*READING TEXT*:
*** Block opens ***

I think both options have merit. Sometimes I want to just walk into a shop, see 10 different premade sandwiches and go ‘Hey, that one sounds good.’ Sold. Other times I know exactly what I’m after and anything else won’t do. Depends on my mood.
my solution to Mark’s sandwich bar problem is…. go somewhere else… lol
sounds like he’s the sort of person that will eat whatever is presented to him, good for him, i like choice and i know what i do and don’t like so i don’t see the problem… 8 times out of 10 i’d say i ask for things to be not included or taken off sandwiches/burgers… but hey thats just me… opinions… everyones got one!
Yeah if I go to Subway I have Input into every single ingredient they put on my sandwich – in this day and age choice and fragmentation are the paradigms
Perhaps I’m blending authors here, but I feel like you say “my favourite game of 2015 so far” about a lot of games 😛
Or I have mid-week-itis and its all in my head.
On a related note, I know you’re using it as a metaphor but I like shops like subway. I’m the sort of person who will throw a bit of everything in, save for the few ingredients I’m not fond of. Thats because alternatives with set menus exist but it’s good to be king once in a while and create something those food scientists havent thought of!
But finally in terms of the actual subject of PS Plus, isnt only one game voted for, with a handful of games being curated as per usual? Besides, occasionally they will pick something amazing that you already own, so its nice to have an alternative whilst still grabbing a random pick from Sony.
I also like Subway. I feel like it does a better choice of funnelling you down different routes though.
Does your sandwich shop not have some suggested ‘sandwich package’ options in addition to the ‘build your own’? Sony’s not asking us to go out and pick a game from the hundreds of available games out there. It is saying, here’s three games. We think they are all good, but we can only offer you access to one. There is still curation going on, so I think you are overreacting a bit. Rocket league would still have succeeded by word of mouth, although perhaps not to the insane degree that it did thanks to PS+.

*** Block closes ***

*WORK REQUEST 1*:
Answer these about the comments on sandwich shops and PS Plus:
(a) In the comments, how often does one commenter ask for things to be left off sandwiches or burgers?
(b) How many games does the last comment say Sony is offering?
(c) Which game does the last comment say would still have succeeded by word of mouth?
*WORK REQUEST 2*:
Please extend the comments on sandwich shops and PS Plus, picking up after the last one.
You won't need the records.

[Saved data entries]

*** Block opens ***

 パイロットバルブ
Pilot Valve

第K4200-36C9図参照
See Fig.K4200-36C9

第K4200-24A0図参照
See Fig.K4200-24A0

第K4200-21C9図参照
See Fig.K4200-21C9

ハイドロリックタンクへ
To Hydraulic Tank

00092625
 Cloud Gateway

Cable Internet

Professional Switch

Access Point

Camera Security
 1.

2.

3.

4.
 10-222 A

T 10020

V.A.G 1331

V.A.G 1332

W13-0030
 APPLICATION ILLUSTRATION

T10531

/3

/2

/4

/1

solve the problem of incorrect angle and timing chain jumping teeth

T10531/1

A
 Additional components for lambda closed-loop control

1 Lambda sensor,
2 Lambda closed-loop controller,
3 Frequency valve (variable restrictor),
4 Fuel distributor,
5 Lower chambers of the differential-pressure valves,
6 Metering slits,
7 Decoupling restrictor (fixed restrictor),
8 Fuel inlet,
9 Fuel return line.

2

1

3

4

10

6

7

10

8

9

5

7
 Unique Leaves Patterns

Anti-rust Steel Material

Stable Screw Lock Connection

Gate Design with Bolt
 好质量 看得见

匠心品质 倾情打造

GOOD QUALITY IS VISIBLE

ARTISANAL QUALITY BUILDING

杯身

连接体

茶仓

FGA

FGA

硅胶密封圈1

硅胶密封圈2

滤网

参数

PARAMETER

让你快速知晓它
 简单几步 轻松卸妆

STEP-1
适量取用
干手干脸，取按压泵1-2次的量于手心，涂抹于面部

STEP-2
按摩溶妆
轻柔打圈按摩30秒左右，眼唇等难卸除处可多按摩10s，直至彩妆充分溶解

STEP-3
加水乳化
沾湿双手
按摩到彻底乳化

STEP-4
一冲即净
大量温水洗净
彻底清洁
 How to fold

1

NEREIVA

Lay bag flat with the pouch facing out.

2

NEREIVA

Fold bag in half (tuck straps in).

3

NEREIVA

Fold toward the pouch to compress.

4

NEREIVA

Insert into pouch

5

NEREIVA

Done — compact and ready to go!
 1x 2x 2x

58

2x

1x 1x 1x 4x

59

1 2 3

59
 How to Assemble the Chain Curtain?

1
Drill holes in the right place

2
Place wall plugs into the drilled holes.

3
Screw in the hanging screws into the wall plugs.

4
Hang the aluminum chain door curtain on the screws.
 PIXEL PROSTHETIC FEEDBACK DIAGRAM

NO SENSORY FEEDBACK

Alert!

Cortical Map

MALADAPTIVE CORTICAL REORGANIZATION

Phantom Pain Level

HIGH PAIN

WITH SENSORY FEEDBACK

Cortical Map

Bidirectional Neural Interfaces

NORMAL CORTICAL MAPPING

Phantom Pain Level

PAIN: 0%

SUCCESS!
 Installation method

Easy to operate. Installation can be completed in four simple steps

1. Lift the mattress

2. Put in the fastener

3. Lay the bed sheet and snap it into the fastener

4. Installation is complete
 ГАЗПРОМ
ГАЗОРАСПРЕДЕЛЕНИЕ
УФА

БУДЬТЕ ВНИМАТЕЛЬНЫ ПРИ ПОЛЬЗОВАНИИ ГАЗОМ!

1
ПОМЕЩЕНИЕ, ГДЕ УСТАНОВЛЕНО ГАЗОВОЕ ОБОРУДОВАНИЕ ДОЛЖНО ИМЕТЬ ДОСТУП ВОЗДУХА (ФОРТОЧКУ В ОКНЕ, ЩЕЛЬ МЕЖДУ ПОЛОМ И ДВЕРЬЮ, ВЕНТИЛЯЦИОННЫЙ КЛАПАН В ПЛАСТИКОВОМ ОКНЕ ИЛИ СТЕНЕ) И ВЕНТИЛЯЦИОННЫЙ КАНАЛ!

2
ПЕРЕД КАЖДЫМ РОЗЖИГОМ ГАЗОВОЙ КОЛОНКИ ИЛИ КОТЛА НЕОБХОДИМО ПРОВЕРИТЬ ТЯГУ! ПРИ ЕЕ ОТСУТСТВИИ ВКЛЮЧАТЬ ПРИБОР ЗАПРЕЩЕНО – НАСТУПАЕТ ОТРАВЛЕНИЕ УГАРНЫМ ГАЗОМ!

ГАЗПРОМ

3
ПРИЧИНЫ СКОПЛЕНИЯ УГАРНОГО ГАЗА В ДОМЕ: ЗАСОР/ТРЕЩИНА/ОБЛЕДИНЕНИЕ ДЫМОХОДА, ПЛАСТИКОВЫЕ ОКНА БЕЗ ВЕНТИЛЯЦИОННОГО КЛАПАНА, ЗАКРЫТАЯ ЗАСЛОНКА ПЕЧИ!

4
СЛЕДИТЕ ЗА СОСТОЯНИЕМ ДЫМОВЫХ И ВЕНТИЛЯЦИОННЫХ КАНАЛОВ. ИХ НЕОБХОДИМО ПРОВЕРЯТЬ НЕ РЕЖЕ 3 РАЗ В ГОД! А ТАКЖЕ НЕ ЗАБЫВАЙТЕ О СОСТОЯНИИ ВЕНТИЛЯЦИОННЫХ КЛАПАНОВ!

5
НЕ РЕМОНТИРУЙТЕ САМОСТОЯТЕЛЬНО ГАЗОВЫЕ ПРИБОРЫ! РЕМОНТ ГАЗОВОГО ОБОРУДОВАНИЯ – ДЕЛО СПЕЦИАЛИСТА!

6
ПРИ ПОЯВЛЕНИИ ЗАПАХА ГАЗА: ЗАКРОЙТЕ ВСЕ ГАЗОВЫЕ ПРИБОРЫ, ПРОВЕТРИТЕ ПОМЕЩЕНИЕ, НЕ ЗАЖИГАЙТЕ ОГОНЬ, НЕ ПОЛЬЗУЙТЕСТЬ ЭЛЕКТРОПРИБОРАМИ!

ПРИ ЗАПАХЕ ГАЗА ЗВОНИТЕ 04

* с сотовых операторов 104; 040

*** Block closes ***

*TASK OUTPUT 1*:
(a) 8 times out of 10
(b) Three
(c) Rocket League

*TASK OUTPUT 2*:
people should have just voted for the most expensive game (which i believe will be Armello) and bought the others if they want them because they’ll be discounted… pretty sure Grow Home is the cheapest of the 3… I didn’t vote… because i couldn’t find the page to do so… haha
FYI you can vote directly from the Playstation Plus tab on PSN.
haha cheers, i assume you mean from the console itself… i do most my browsing/downloading from the website… so its my own fault for not finding it but it wouldn’t have made any difference ultimately
Funnily enough, a guy lost a court case today trying to copyright the chicken sandwich he came up with the recipe for for a restaurant.With regards to the voting, I actually thought the zombie game would win because zombies, and vikings. Armello should have won, especially since it’s Australian but I guess that’s just business. Sometimes you give the people what they want and make faster horses, other times you invent the automobile.
I’m going to buy Armello anyway, but I wouldn’t do so if it wasn’t getting the 30% discount.
Rocket League would have been a different kind of success story if it hadn’t been free on PS Plus last month. It’s sales on Steam were solid, word of mouth would have spread, eventually PS4 players would have picked it up. It would have been a slow burning rise to prominence instead of the instant success story.
Hopefully despite not being available for free in a similar style, Armello will reach similar levels of success on its own accord. I remember seeing it for the first time at PAXAus 2 years ago and was impressed even then.
I always get a chicken schnitzel and tomato on my sandwich place sandwich, because I can’t cook a fresh schnitzel at work, and I can’t put tomato on my sandwich before I leave home or it’ll be soggy at lunch time.
Another great article Mark
I also think that this leads to “heart” voters, those who vote for what they genuinely think has the chance to be great, not just popular, becoming discouraged from voting.
Yes, I voted for Armelo, I was lucky enough to get a peek at it at PAXAUS13, and it looks really interesting, did it win, no, will I vote again, yes….for now
Given enough times voting for the best, or most interesting, candidate, rather than just the popular vote, and seeing your vote losing by 20%+ every time becomes discouraging, up to the point where you start looking and saying to yourself, “That’s the one I wold vote for” but looking is where it stops, you stop actually voting because, well, they never win, so whats the point?
I know it’s selfish but I would have liked to pick one of the 3 games for myself instead of deciding for everyone. My friends and I would have gone for Armello while people who don’t want to play ‘board games’ on their ps4 could have gone zombie vikings or Grow Home.
I agree with the idea being terrible but the metaphor is terrible
Haha! I can take the rough with the smooth.
Sandwich metaphor requires you to take crunchy or smooth.
NO, MARK. YOU MUST CHOOSE.
You keep shit in your fridge?
Does it go well on a sandwich?
only when you eat it for breakfast!
It’s not a free vote though – the options themselves are curated.
Precisely.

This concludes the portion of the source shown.